### WHAT TO WORK ON:
1. In the passage on computer memory, how much of the 8088's 1 MB addressable space could programs use?
2. Extend the passage on computer memory, picking up right after its last sentence.

### PASSAGE TO READ:
"""

3 Memory

Back in 1945 John von Neumann wrote a document called First Draft of a Report on the EDVAC(Neumann 1993), which described a design for a new type of electronic computer. People debate to what extent these were his ideas alone versus what was borrowed from existing designs, but he didn’t give credit to other people and he was pretty famous so we now call what he described the von Neumann architecture(Haigh, Priestley, and Rope 2016). Many real systems would be built from the design in the document, and even today most computers have this architecture. One of the key ideas was that programs would be stored in memory along with data, and the processors of the computer would fetch the instructions from memory. Seems pretty obvious now, but it was a big step forward from, say, plugging wires into boards or flipping switches.

So in one way the programs i wrote back in the 80s on 8086/8088 processors were similar to programs I would write now on the ARM64-based M2 in my Mac. The program from the last episode would be stored in memory and the CPU would fetch the instructions to execute. However, in other ways this is one of the most significant differences between then and now.

For one, there’s a whole heck of a lot more of the stuff. My original IBM PC had 64 KB of memory (yes, K, as in kilobyte). My Mac has 24 GB, which i frequently exceed. When i wanted to upgrade my PC to 128 KB, i went to some dingy electronics shop and bought 9 chips that i had to shove into the motherboard. Throughout the 90s and early 2000s it was common to buy memory memory modules to add to your computer. I’m fairly sure that if i look sideways at the bottom panel of my Mac it voids my warranty.

Part of the reason why there’s so much more memory is due to advances in chip fabrication, but also there are more bits available for making addresses. The IBM PC that I had back in the day was based on a variant of the 16-bit Intel 8086 chip called the 8088. It used two 16-bit registers to address memory. The mathematically astute will notice that this adds up to 32 bits, but the 8088 actually only used 20 bits (long story), so it had an addressable space of 2^20, or 1 MB. However, only 640 KB of this was available for programs because the rest was used as a video buffer (although if you didn’t mind the screen being jacked up, you could use the video buffer to store data). Different times.

I don’t have a lot of information on the memory in my Mac. I know that it uses something called Low Power Double Data Rate 5 (LPDDR5) SDRAM. I know it’s very fast, 100 GB/s bandwidth or something like that. There’s a 128-bit bus, so that the processor could grab a double precision float in one clock cycle. I know that it uses something called a unified memory model, which means that the CPU and GPU use the same memory (Yes! My computer has a GPU! Some day i’ll figure that out and write about it!). I don’t know why the Macbook Air tops out at 24 GB, other than that it probably has something to do with space and heat.

Second, my Mac has a sophisticated virtual memory system, which was not supported by either MS-DOS or the hardware i had. Virtual memory uses disk storage to make the computer seem like it has more memory. This is mostly transparent to users and programmers. My 1980s IBM PC only had 2 5.25 inch floppy drives, so if it had attempted virtual memory it woulda been hella noticeable. More on that another day.

"""

### RECORD SET:
"""

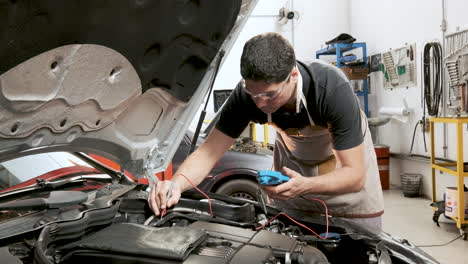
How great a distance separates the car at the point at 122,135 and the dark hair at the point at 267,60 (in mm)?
158

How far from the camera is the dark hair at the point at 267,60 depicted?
1.59 metres

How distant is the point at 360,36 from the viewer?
7.34 m

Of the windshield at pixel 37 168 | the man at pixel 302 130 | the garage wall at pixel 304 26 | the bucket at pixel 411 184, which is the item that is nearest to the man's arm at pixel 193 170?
the man at pixel 302 130

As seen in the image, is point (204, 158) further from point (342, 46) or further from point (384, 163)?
point (342, 46)

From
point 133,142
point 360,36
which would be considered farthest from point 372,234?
point 360,36

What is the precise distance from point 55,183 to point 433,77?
4.62 metres

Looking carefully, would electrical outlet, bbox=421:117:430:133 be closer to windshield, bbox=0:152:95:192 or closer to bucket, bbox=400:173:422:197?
bucket, bbox=400:173:422:197

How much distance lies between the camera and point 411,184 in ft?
17.9

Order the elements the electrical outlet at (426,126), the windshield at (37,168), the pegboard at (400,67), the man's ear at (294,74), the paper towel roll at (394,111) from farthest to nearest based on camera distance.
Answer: the paper towel roll at (394,111)
the pegboard at (400,67)
the electrical outlet at (426,126)
the windshield at (37,168)
the man's ear at (294,74)

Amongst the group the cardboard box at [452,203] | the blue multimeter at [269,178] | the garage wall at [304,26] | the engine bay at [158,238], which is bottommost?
the cardboard box at [452,203]

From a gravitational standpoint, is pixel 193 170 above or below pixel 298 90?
below

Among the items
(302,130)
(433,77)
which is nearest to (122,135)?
(302,130)

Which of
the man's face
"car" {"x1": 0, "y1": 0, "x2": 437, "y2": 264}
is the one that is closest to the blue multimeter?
"car" {"x1": 0, "y1": 0, "x2": 437, "y2": 264}

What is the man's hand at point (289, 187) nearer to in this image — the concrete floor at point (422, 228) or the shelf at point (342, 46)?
the concrete floor at point (422, 228)
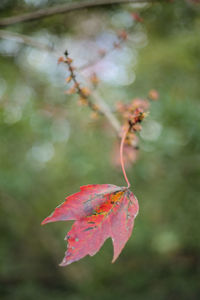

"""

### EXPECTED ANSWERS:
1. 640 KB.

2.
Finally, the M2 in my Mac has caches. This means that the instructions for a program are loaded into a memory in the CPU (a cache) so that fetching them doesn’t take as long as a regular memory access. The 8086/8088 didn’t have a cache as such but it did have what it called a prefetch queue or an instruction queue (this article has some great details on the 8086 memory).

So, the instructions are in the computer’s memory. Both the new M2 and the old 8088 would have to fetch the instructions from the memory. execute the instructions in the CPU and then return any result to memory. The fetchs and stores are extremely fast in modern computers (measure in nanoseconds), but still it would make the computer slower if you had to go back and forth from CPU to DRAM on every instruction¹. So, most computers have an instruction cache in the CPU. It’s up to 192 KB in my Mac. Actually, this is only one level of cache (the so-called L1 cache). The M2 also has a second level of cache (L2 naturally) that’s up to 16 MB. ²

The image below (taken from the ARM Architecture Reference Manual) shows both the cache levels and the address translation that takes place to map virtual addresses (the addresses we use in our programs) to the physical address of a memory location. This is part of the hardware because it needs to be very fast.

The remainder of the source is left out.